Jamie Oliver's schools project joins forces with early years food award

Two leading food education programmes, Jamie Oliver’s Kitchen Garden Project, and the Soil Association’s Food for Life, have formed a new partnership giving nurseries and schools access to both for a single membership subscription.

Both programmes provide resources and practical guidance to schools and nurseries, helping incorporate food education into daily life for children.

The partnership means that the Kitchen Garden Project resources, which provide Jamie Oliver recipes, alongside lesson plans and curriculum-linked activities for primary schools, will be available through the Food for Life Schools and Early Years awards programme.

For the 1,500 schools and nurseries currently engaged in the programme, access to these additional digital resources will provide more options to support learning about nutrition and also guidance for practical activities, including cooking healthy meals and growing healthy food.

Schools and nurseries will also have the opportunity to take their activities to the next level by progressing through the Food for Life awards programme.

The Food for Life Early Years programme was launched this summer. Awarded settings, of which there are ten nurseries and children's centres, must provide freshly prepared, nutritious and well-sourced lunches for children and also encourage good social skills at meal times.

The nurseries also offer practical cooking and growing education for both children and parents, increasing knowledge of where food comes from and how to keep themselves healthy.

The evidenced-based programme was initially developed in 2007 with funding from The Big Lottery and has since worked with more than 5,000 schools.
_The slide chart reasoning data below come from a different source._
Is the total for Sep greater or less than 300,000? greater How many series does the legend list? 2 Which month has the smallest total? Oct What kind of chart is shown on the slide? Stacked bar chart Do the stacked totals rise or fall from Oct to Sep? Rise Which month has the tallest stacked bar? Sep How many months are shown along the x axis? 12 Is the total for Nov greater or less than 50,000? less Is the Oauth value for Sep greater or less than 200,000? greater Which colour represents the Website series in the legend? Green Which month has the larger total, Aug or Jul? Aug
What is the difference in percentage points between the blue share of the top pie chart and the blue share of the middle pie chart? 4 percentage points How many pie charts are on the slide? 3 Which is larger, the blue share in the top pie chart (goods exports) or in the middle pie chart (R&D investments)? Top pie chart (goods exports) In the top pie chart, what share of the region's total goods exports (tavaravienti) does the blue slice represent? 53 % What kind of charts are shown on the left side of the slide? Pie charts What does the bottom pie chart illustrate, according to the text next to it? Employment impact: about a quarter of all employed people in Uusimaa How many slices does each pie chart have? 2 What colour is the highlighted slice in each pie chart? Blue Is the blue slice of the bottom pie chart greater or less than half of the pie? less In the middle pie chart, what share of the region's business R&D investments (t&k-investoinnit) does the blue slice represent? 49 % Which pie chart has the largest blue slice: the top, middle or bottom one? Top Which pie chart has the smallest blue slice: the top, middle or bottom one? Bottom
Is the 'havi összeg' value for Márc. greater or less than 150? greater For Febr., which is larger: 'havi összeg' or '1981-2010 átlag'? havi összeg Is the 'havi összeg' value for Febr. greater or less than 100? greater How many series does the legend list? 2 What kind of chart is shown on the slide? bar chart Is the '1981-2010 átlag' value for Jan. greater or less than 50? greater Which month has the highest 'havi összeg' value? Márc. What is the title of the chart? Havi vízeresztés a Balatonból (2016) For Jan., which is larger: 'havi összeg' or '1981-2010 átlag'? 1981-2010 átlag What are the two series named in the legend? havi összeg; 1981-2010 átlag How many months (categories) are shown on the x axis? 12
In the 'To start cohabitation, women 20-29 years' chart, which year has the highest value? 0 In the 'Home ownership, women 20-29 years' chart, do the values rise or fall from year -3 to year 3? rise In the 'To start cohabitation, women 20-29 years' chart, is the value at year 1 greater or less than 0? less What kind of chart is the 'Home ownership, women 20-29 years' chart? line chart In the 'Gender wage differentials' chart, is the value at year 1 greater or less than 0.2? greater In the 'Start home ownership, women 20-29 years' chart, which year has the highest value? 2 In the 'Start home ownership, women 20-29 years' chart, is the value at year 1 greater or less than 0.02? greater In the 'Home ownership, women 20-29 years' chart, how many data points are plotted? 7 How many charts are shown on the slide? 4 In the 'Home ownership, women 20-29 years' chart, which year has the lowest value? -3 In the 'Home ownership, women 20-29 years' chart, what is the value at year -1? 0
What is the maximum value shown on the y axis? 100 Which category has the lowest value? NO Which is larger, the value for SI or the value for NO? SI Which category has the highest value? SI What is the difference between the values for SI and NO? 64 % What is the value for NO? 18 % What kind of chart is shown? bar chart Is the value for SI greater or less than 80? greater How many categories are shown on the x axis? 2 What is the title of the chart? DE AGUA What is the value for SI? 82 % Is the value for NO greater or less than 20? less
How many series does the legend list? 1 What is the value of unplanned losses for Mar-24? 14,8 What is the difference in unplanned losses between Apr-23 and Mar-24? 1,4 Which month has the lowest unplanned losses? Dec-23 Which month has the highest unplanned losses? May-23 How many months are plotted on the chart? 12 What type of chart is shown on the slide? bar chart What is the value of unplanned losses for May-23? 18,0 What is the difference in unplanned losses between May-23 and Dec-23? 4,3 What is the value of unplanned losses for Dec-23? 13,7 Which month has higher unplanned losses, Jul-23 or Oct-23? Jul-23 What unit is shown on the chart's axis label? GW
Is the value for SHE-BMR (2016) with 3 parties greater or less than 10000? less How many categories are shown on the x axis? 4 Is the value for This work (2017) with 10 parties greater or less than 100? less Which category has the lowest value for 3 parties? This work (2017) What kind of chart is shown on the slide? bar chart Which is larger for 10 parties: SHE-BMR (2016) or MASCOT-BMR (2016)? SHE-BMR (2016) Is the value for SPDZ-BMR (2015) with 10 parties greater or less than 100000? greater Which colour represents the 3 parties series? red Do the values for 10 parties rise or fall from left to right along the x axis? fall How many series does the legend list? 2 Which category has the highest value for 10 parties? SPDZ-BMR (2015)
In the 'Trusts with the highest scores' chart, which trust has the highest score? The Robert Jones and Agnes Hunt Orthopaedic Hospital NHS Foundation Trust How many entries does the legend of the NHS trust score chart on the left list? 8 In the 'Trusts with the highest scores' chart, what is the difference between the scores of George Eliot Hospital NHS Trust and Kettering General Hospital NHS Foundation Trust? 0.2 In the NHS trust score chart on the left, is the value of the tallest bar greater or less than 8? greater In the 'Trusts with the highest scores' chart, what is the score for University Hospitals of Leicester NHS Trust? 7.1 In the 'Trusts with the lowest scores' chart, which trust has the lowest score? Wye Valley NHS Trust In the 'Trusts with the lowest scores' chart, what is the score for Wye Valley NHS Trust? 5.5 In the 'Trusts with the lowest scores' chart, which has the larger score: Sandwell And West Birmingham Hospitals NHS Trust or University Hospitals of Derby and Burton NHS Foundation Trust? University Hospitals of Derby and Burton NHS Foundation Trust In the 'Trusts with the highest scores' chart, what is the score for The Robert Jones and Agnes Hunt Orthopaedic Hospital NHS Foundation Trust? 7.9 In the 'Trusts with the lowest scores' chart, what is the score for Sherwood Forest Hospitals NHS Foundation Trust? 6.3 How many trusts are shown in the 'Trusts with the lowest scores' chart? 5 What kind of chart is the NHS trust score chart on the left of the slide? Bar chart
It is now commissioned by local authorities in England to support health and wellbeing priorities.

Independent evaluation of the awards programme’s ‘whole setting approach’ has shown its potential to have a positive impact on children’s diets.

Schools and nurseries are able to subscribe to support packages, which include access to online resources, support from a specialist team, their own personalised school ‘portal’ and a step-by-step online application system.

The award has also been cited in guidance for Ofsted inspectors produced by the School Food Plan, as a means of evidencing that settings are helping children to learn how to keep themselves healthy.

The relationship between the two organisations goes back more than ten years to 2005, when former school cook and Food for Life’s founder, Jeanette Orrey, inspired Jamie Oliver’s famous campaign to improve school dinners nationally.

His involvement in school food and his belief in the importance learning to cook and live healthily, led to the creation of the Kitchen Garden Project in November 2014.

The project which currently has nearly 600 member schools, aims to integrate growing and cooking into the school day. Resources include:

  • Recipes – with step-by-step photographic instructions
  • Curriculum-linked lesson plans and narratives
  • Curriculum-linked food growing activities
  • Nutrition summaries and linked lesson plans.



Jamie Oliver said, ‘I'm so excited that my Kitchen Garden Project is joining forces with Food for Life – it means we can give more children access to great food education at school.

'I first met Jeanette back in 2000 when she was catering manager in a Nottinghamshire primary school – the brilliant work she was doing in her school kitchen inspired me to tackle school dinners up and down the UK.

'So much has been achieved since then, but there's still more to do, so I'm thrilled that 16 years later, we'll now be helping even more kids to grow, dig up, cook and eat beautiful, healthy food in schools all over the country.’

Jeanette Orrey added, ‘I couldn’t be happier about the news. Schools have made some incredibly positive changes to their food and food education in the last ten years, but with children’s health never far from the headlines, there’s still so much more we need to do.

'Working together means that we can offer even more support to schools and nurseries and help them create good food cultures which we hope will benefit children for many years to come.’